### Document segment
Friday, March 27, 2009

More on SOE bonuses

This morning I posted about TV3's story on bonus payments at SOEs, suggesting that we might need a bit more information than TV3 has given us before leaping to judgement, and that there is a world of difference between rank and file employees receiving a small fraction of their salary in performance pay, and banker-style executive theft. Fortunately, some more information has since come to light. Two of the worst offenders - NZ Post and Solid Energy - in fact have performance pay for ordinary workers written into their collective contracts. So, some of the bonuses they pay out comes directly from delivering more letters or digging more coal, and goes to ordinary workers rather than fatcat management.

How much? According to a source, about 7,000 workers at NZ Post are eligible for the Business Unit Improvement Programme, receiving a maximum of $1,000 each a year (which is on the order of 3 - 4% of their base salary - not excessive at all). Doing the maths, that adds up to $7 million. But NZ Post paid out $20 million in bonuses. So where did the other $13 million go? Upper management - and tilted heavily towards the top.

### Data extract
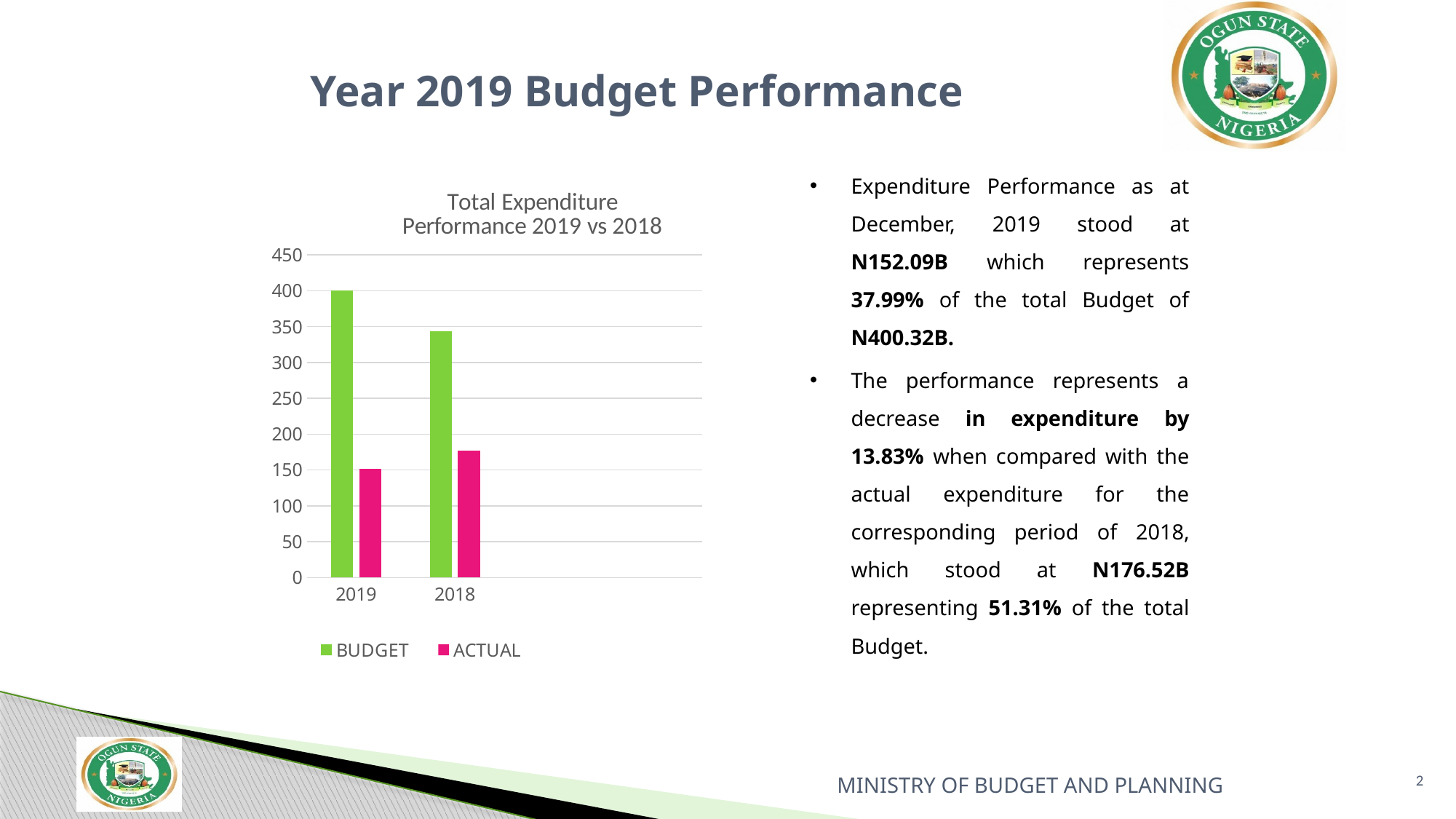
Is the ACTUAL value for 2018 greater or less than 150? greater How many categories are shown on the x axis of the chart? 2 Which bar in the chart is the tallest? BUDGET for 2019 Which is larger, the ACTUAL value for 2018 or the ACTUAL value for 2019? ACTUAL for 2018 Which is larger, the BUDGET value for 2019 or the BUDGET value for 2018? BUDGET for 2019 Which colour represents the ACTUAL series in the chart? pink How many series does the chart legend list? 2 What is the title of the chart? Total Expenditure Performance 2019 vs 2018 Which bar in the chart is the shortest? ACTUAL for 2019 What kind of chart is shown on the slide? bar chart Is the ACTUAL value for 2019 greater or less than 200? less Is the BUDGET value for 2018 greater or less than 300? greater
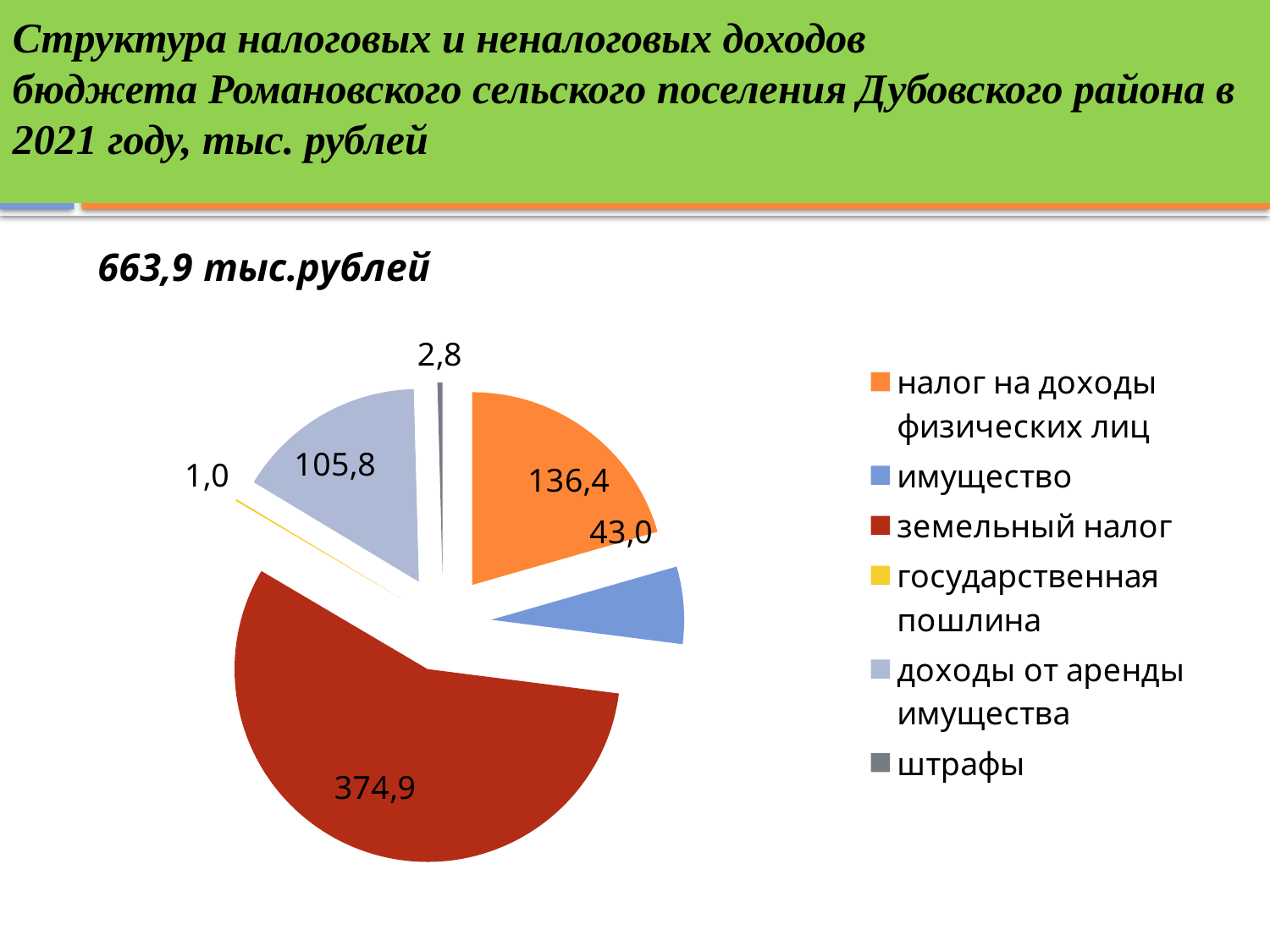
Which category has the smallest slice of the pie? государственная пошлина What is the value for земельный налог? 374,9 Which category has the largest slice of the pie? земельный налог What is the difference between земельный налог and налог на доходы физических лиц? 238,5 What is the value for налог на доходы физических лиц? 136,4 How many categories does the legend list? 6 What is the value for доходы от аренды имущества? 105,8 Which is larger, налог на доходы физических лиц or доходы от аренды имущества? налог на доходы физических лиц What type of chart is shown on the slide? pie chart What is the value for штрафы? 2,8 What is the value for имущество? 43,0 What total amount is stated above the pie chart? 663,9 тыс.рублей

### Check your understanding
1 – Rewrite the post on SOE bonuses from "This morning I" to "than fatcat management.", substituting "senior management" for "fatcat management".
2 – Resume the post on SOE bonuses from where it stops.
The data plays no part in what comes next.

### Answers
1 –
This morning I posted about TV3's story on bonus payments at SOEs, suggesting that we might need a bit more information than TV3 has given us before leaping to judgement, and that there is a world of difference between rank and file employees receiving a small fraction of their salary in performance pay, and banker-style executive theft. Fortunately, some more information has since come to light. Two of the worst offenders - NZ Post and Solid Energy - in fact have performance pay for ordinary workers written into their collective contracts. So, some of the bonuses they pay out comes directly from delivering more letters or digging more coal, and goes to ordinary workers rather than senior management.

2 –
Here's the kicker: in 2008, NZ Post reported an annual profit of $110.2 million, but passed on only $23.5 million in dividends to the government. So, their management thinks it is worth more than 50% of the amount it gives to us, its shareholders. This year their results are worse - the second half of 2008 saw flat profits and the half-year dividend cut to $6.9 million. As the bonus figures are likely to be calendar rather than financial years, this means that its management thought they were worth as much money as they gave to us, despite a truly terrible performance.

Executive bonuses are "justified" on the basis of performance. If management does well and makes more money for shareholders, they should be rewarded. But what we are seeing here is a management which takes a substantial fraction of its "improved performance" for itself, and then rewards itself for failure.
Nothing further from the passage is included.